(Rows of spatial question data)
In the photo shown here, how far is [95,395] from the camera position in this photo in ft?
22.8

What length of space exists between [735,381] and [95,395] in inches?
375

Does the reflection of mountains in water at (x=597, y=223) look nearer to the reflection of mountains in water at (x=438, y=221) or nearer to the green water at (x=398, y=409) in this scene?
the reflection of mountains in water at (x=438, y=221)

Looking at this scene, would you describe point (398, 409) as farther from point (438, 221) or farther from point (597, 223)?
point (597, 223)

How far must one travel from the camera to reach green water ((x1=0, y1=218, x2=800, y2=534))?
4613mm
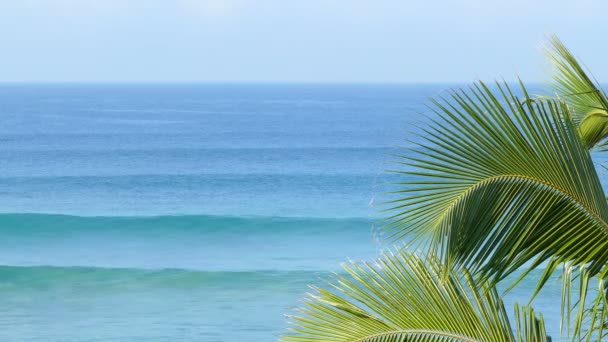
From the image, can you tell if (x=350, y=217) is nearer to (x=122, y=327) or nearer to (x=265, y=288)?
(x=265, y=288)

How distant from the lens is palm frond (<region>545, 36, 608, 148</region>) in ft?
9.54

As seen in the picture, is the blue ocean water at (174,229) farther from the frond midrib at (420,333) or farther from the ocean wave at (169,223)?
the frond midrib at (420,333)

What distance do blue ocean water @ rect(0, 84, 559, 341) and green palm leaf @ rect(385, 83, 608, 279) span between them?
220mm

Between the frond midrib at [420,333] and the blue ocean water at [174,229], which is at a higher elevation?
the blue ocean water at [174,229]

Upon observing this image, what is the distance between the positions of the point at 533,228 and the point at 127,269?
16860 mm

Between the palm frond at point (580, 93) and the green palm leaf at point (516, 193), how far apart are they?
19cm

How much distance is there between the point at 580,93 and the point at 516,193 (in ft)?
1.18

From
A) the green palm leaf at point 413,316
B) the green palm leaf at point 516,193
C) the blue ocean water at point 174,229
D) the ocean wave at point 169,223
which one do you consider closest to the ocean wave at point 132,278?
the blue ocean water at point 174,229

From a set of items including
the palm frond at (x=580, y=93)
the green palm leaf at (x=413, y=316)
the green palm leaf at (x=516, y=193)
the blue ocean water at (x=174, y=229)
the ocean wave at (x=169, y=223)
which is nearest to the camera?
the green palm leaf at (x=516, y=193)

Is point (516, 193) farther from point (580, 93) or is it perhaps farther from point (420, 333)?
point (420, 333)

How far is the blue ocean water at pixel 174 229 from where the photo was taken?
13.6m

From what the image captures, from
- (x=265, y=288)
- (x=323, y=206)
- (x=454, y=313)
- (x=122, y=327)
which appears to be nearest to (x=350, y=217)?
(x=323, y=206)

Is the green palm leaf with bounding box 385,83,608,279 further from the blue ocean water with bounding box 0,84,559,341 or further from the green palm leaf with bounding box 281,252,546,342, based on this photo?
the green palm leaf with bounding box 281,252,546,342

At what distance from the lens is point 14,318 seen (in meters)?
13.4
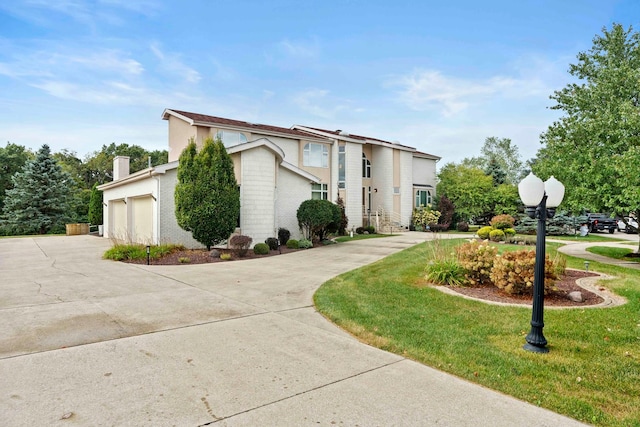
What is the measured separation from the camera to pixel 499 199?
29.2 meters

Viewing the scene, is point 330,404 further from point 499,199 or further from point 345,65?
point 499,199

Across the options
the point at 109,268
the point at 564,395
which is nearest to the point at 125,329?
the point at 564,395

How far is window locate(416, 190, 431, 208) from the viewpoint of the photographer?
101 ft

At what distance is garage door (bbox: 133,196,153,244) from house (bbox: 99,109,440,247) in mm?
49

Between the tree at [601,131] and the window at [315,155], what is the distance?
14059 mm

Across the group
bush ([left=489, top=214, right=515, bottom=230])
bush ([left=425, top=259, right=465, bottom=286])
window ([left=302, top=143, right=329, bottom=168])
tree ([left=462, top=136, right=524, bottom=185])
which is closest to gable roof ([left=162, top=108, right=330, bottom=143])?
window ([left=302, top=143, right=329, bottom=168])

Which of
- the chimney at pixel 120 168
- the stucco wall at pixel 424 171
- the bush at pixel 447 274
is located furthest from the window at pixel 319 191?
the bush at pixel 447 274


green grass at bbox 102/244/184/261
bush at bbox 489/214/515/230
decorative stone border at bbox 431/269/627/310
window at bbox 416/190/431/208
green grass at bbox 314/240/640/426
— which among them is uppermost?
window at bbox 416/190/431/208

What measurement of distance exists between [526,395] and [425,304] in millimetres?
3188

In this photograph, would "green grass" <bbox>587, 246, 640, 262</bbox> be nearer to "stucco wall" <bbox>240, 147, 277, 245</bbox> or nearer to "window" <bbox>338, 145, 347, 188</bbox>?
"stucco wall" <bbox>240, 147, 277, 245</bbox>

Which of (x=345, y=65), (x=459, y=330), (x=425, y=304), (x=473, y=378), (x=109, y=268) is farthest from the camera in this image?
(x=345, y=65)

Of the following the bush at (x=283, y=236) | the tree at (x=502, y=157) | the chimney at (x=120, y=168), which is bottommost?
the bush at (x=283, y=236)

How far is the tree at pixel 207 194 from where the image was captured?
44.8 ft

# [What is asked]
Copy out, word for word, the lines of the listing from the line containing "In this photograph, would" through the end of the listing, with both ends included.

# [Reply to the task]
In this photograph, would "green grass" <bbox>587, 246, 640, 262</bbox> be nearer to "stucco wall" <bbox>240, 147, 277, 245</bbox> or nearer to "window" <bbox>338, 145, 347, 188</bbox>?
"stucco wall" <bbox>240, 147, 277, 245</bbox>

Which of (x=345, y=65), (x=459, y=330), (x=425, y=304), (x=473, y=378), (x=109, y=268) is farthest from the camera in this image?
(x=345, y=65)

Of the following the bush at (x=283, y=236) | the tree at (x=502, y=157) | the chimney at (x=120, y=168), which is bottommost?
the bush at (x=283, y=236)

How far is the tree at pixel 207 194 from where the image was captured?
44.8 ft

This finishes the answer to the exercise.